Ale HL2/CS domyslnie odpala mi sie z DirectX'em. Probowalem opcji "-opengl" w skrocie ale nic nie dalo.

Dopiero teraz znalazlem ,ze nalezy dodac "-gl".

Jak wroce z pracy to sprawdze czy dziala

----------

## v7n

 *Quote:*   

> Intel(R) Celeron(R) CPU 2.40GHz

 ta część nie jest zbyt dobra

----------

## Nomen

 *v7n wrote:*   

>  *Quote:*   Intel(R) Celeron(R) CPU 2.40GHz ta część nie jest zbyt dobra

 

Czemu ??

----------

## skazi

Bo celerony są do ... mało wydajne  :Smile: 

----------

## Nomen

 *skazi wrote:*   

> Bo celerony są do ... mało wydajne 

 

ha ha ha

To czemu na windzie smiga na max detalach ?? 

Zreszta nie odpowiadaj  :Razz:  bo nie sadze ze jest to wina procka .....

A nie chce tu wojny, ktory procesor jest lepszy.

Chce po prostu rozwiazania problemu, ktory jest w temacie.

I prosze nie sugerowac wymiany procka  :Razz: 

----------

## kurak

Mówcie co chcecie, ale ja mam Core 2 Duo, i jest bardzo wydajny  :Smile:  Fakt, na pewno są lepsze, ale o tym to trzeba na OT dyskutować kto da więcej  :Smile:  Aczkolwiek nawiązując do tematu, to nie sądzę, żeby to była wina procka, lecz kwestia konfiguracji grafiki. Ja miałem problem z emulacja gry F.E.A.R. właśnie przez directx..

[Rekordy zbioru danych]
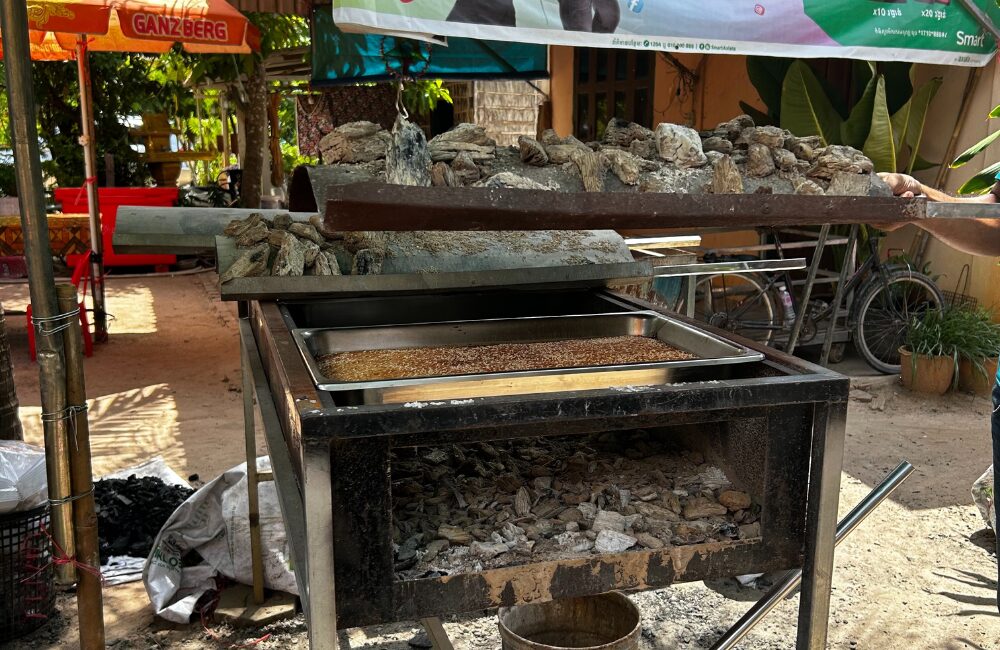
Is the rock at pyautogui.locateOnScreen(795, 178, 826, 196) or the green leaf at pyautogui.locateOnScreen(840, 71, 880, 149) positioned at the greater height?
the green leaf at pyautogui.locateOnScreen(840, 71, 880, 149)

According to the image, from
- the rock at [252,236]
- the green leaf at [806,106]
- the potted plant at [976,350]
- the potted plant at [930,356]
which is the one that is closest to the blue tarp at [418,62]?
the green leaf at [806,106]

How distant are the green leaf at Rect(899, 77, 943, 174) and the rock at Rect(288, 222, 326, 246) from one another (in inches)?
216

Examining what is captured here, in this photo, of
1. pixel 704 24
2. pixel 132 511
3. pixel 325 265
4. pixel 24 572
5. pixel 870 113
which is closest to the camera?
pixel 325 265

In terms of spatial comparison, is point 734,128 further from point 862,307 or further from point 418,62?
point 418,62

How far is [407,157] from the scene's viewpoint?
1.91 metres

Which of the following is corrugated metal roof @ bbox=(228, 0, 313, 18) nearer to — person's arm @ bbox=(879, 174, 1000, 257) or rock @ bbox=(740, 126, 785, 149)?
rock @ bbox=(740, 126, 785, 149)

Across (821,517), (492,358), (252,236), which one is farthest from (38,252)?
(821,517)

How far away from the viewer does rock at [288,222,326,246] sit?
2.59 meters

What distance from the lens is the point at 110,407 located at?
18.6 ft

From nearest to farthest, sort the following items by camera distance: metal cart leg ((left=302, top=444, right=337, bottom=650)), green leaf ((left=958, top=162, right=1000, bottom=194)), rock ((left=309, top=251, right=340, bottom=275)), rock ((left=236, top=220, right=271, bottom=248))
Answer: metal cart leg ((left=302, top=444, right=337, bottom=650))
rock ((left=309, top=251, right=340, bottom=275))
rock ((left=236, top=220, right=271, bottom=248))
green leaf ((left=958, top=162, right=1000, bottom=194))

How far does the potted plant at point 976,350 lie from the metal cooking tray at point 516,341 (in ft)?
14.9

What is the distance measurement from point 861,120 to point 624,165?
5155mm

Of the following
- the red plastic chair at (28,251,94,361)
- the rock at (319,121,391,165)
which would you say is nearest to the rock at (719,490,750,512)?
the rock at (319,121,391,165)

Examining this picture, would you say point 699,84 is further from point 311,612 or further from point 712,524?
point 311,612
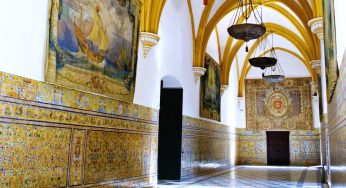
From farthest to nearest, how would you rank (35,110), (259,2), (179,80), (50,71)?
(259,2), (179,80), (50,71), (35,110)

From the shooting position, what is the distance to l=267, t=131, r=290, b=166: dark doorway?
20188 mm

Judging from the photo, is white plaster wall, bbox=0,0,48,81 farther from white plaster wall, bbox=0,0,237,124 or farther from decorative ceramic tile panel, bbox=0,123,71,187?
decorative ceramic tile panel, bbox=0,123,71,187

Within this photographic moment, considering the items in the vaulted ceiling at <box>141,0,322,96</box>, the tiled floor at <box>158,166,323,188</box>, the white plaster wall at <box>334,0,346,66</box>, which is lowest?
the tiled floor at <box>158,166,323,188</box>

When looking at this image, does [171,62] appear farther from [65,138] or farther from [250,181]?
[65,138]

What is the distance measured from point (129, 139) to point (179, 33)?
4717 millimetres

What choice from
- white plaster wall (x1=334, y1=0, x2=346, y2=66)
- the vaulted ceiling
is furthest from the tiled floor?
white plaster wall (x1=334, y1=0, x2=346, y2=66)

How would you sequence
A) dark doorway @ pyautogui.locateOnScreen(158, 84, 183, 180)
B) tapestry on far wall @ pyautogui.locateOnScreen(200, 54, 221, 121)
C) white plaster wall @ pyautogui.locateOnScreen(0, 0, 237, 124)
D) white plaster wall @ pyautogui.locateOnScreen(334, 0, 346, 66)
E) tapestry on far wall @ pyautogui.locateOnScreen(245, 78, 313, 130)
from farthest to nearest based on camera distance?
tapestry on far wall @ pyautogui.locateOnScreen(245, 78, 313, 130)
tapestry on far wall @ pyautogui.locateOnScreen(200, 54, 221, 121)
dark doorway @ pyautogui.locateOnScreen(158, 84, 183, 180)
white plaster wall @ pyautogui.locateOnScreen(0, 0, 237, 124)
white plaster wall @ pyautogui.locateOnScreen(334, 0, 346, 66)

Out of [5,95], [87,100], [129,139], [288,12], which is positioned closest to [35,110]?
[5,95]

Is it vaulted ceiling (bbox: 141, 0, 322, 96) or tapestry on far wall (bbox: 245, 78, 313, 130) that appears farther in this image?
tapestry on far wall (bbox: 245, 78, 313, 130)

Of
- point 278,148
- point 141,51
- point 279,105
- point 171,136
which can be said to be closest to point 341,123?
point 141,51

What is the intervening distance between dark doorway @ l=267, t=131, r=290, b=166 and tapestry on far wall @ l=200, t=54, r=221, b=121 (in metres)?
6.54

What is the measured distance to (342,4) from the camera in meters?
3.50

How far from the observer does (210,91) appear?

## ZADANIE DO WYKONANIA 1
Proszę wypisać z wątku z forum cały fragment od słów „Zreszta nie odpowiadaj” aż po słowa „właśnie przez directx..”.
## ZADANIE DO WYKONANIA 2
Proszę odpowiedzieć na podstawie wątku z forum:
(a) Jaką opcję autor pierwszej wypowiedzi wypróbował w skrócie bez rezultatu?
(b) Jaki procesor posiada użytkownik kurak?
(c) Z emulacją jakiej gry kurak miał problem z powodu DirectX?

## ROZWIĄZANIE ZADANIA 1
Zreszta nie odpowiadaj  :Razz:  bo nie sadze ze jest to wina procka .....

A nie chce tu wojny, ktory procesor jest lepszy.

Chce po prostu rozwiazania problemu, ktory jest w temacie.

I prosze nie sugerowac wymiany procka  :Razz: 

----------

## kurak

Mówcie co chcecie, ale ja mam Core 2 Duo, i jest bardzo wydajny  :Smile:  Fakt, na pewno są lepsze, ale o tym to trzeba na OT dyskutować kto da więcej  :Smile:  Aczkolwiek nawiązując do tematu, to nie sądzę, żeby to była wina procka, lecz kwestia konfiguracji grafiki. Ja miałem problem z emulacja gry F.E.A.R. właśnie przez directx..

## ROZWIĄZANIE ZADANIA 2
(a) Opcję „-opengl”.
(b) Core 2 Duo.
(c) F.E.A.R.